Knowing the Kosher Code Words
Fear of law suits has made all of the kosher agencies very careful in what they say about other hashgachot (supervisions). The phrase NOT RECOMMENDED is their way of saying they believe the product is not kosher, or, at least, not acceptable to them.
This plays out in many ways. For example, most of the national agencies will never comment on products supervised by other agencies. In the case of small, single rabbi agencies, the big boys say not recommended because they want us to believe that the single rabbi agency cannot possibly be acceptable as kosher.
The irony is that often times the local, single rabbi certifying a local, mom and pop business is probably more reliable than alternatives. The rabbi knows the community, knows the operator, and recognizes his reputation as a mashgiach is at stake.
Yet, this is where the Kosher Code Words game begins. An innocent customer, perhaps not familiar with the kosher label, phones a major kosher agency and asks about a product. Should you phone and ask for information about a product that is not under their supervision, they will tell you either that they do not know, or, that they have never heard of the supervision about which you ask.

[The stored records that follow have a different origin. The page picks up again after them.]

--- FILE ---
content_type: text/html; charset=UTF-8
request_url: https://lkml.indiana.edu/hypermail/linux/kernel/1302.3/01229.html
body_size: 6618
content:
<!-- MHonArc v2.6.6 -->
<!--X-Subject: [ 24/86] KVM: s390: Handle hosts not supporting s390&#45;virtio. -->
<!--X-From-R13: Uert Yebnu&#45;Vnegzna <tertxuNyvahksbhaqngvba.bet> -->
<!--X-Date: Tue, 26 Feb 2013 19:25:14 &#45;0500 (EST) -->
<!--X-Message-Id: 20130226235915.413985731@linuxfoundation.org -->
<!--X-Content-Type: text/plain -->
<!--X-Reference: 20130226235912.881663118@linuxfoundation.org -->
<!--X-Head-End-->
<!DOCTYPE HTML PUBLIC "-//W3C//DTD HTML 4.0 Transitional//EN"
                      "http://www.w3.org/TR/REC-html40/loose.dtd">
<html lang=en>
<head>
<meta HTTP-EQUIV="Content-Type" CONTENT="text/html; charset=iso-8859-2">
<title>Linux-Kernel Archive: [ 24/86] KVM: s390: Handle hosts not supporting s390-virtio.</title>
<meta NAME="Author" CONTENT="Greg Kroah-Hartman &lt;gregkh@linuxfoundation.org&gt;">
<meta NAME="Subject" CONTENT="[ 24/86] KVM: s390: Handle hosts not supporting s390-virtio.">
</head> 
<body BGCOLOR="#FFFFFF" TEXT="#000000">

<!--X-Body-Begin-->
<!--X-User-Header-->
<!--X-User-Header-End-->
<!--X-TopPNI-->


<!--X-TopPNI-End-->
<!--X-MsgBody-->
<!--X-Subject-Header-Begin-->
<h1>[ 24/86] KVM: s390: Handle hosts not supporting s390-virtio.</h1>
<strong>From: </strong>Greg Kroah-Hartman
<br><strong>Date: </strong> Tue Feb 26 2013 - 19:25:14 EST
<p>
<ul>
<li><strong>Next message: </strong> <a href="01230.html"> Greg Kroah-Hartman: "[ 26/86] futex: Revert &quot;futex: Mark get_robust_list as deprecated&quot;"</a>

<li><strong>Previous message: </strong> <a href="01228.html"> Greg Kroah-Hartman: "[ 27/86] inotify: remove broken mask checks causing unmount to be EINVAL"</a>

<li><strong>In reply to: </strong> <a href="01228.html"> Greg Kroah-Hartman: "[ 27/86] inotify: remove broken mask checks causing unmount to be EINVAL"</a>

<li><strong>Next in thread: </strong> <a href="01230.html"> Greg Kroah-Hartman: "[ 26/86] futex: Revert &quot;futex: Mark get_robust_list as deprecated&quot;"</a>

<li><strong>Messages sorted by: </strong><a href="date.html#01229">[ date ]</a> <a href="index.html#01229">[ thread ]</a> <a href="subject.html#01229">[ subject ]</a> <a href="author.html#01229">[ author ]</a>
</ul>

Some years back in Teaneck, NJ, the local Stop and Shop had a bakery certified by the KVH (Boston). A rabbi we know phoned the local vaad, the RCBC, and asked if the certification was good or not. The response he got was most illuminating. The rabbi who took the call said, “We have never heard of that certification. “ Of course, that was just absurd. There is no kosher agency in the United States that has not heard of the KVH.
We phoned the RCBC and asked them if they allow Kellogg’s cereals at events. We were assured that Kellogg’s was entirely acceptable. Really? Back then, Kellogg’s put a simple K on it products. The K in that case was the KVH. (Now the OU certifies Kellogg’s.)
So why the game? Why can’t all the kosher agencies cooperate? They do manage to hold an annual meeting of so-called “Kashrut Officials” whereat they all collude on certain things and standards.
No agency ever explains why something is not recommended. Why is it such a secret? What don’t they want us to know? Are they afraid that educated consumers might make their own decisions about a product?
At times, we actually agree with the mainstream organizations that a practice by a particular mashgiach/agency may not represent our standards, and we have no problem explaining that to anyone who asks. The laws of “motzi shem rah (besmirching a name)” and of denying a livelihood are grave. Yet, in the world of kashruth, they are the rules of which games are played.
There was a kosher certifying agency that did not require places to change their dishes for Passover. There is a basis for that in the Shulchan Aruch, but, by and large, people have rejected that position. The position of the large agencies was to tell people that the supervision was not reliable. No explanation was ever forthcoming.
We had no argument with the position other agencies took in regard to that matter, because we knew from inside information that the supervising agency was very lax in its rules and in its supervision. There was also the problem that the rabbi of that agency took a position regarding the kashruth of cheeses that was unique in the field, and basically rejected by pretty much the entire world of kosher supervisors. The problem was that no one ever said to the kosher keeping public, “We reject the stance of Rabbi X on cheese. Rabbi X claims x, y, z, and we believe him to be wrong.”
No More Games
It is time for the games to end. If you feel that a product is not recommended, tell us why. We have a right to know just what went into your decision. The kosher agency being rejected deserves to not have its reputation sullied without its day in the court of public opinion. Let the consumer decide, for example, whether non glatt meat is acceptable, rather than suggest that regular kosher is not kosher. Let the consumer choose whether to hold by a leniency on cheese even if most of the kosher keeping public does not.
Some years ago, the Vaad of the Five Towns decided that a certain brand of matzah was not acceptably kosher for Passover. The matzah for years had been under the personal supervision of a major rabbi. Later on, when the rabbi passed, his son took over, and that is when things got interesting. The Vaad of the Five Towns piously told us that, while the rabbi’s father was a great rabbi of huge stature and probity, they just were not so sure about the son.
They did this just before Passover when people had mostly stocked up on Passover supplies of the nonperishable sort. Then they said that you should not buy it, but if you had, you could use it on Passover. It fell into the category of Not Recommended.
Huh? You cannot have it both ways. Either it is kosher for Passover or it is not. Clearly, the whole thing was economic blackmail meant to get the company to pay for a different supervision.
Frankly, the whole thing was disgusting. As is telling people something is not recommended, but not saying why.